GOAL OF THE EXERCISE: Return the lines of the data below, from the one containing "USED 2013 13" through the very last, exactly and with both ends included; no pictures.

——————————

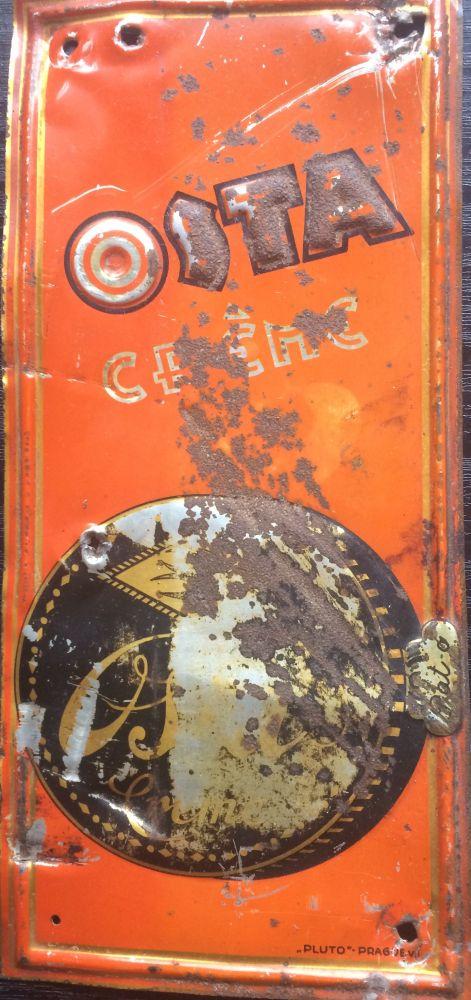 Originální starožitná cedule - dveřní štítek Osta creme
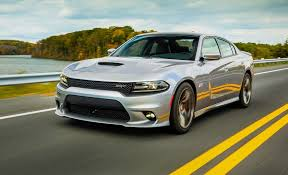 Dodge Charger SRT 392 - [2017] image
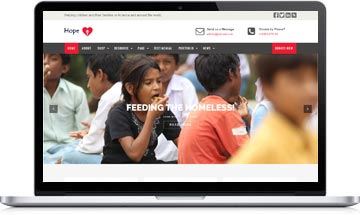Hope – Non Profit WordPress Theme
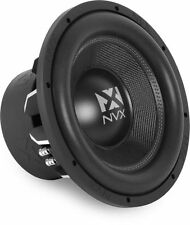 "NVX Audio VCW122 2000W 12"" Dual 2 ohm VC Series Car Subwoofer/Sub Woofer"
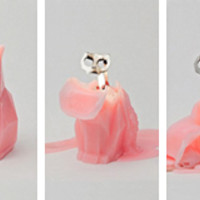 """""""Pyropet"""" Cat Candle (Grey)"""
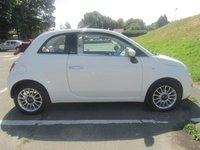 USED 2013 13 FIAT 500 1.2 C LOUNGE DUALOGIC 3d AUTO 69 BHP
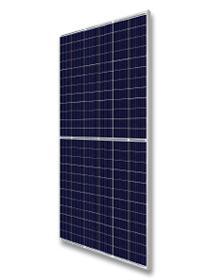 CS3W-415P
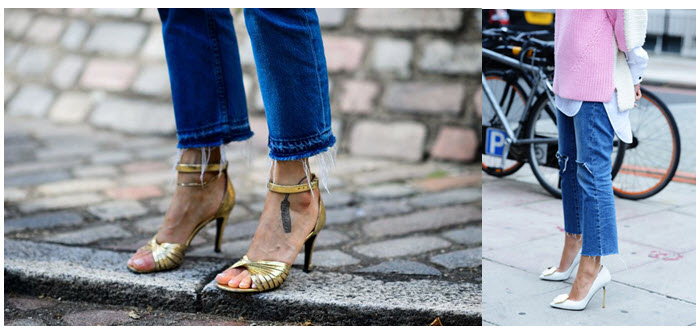 streetstyle frayed jeans3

——————————

WRITTEN ANSWER:
 USED 2013 13 FIAT 500 1.2 C LOUNGE DUALOGIC 3d AUTO 69 BHP
 CS3W-415P
 streetstyle frayed jeans3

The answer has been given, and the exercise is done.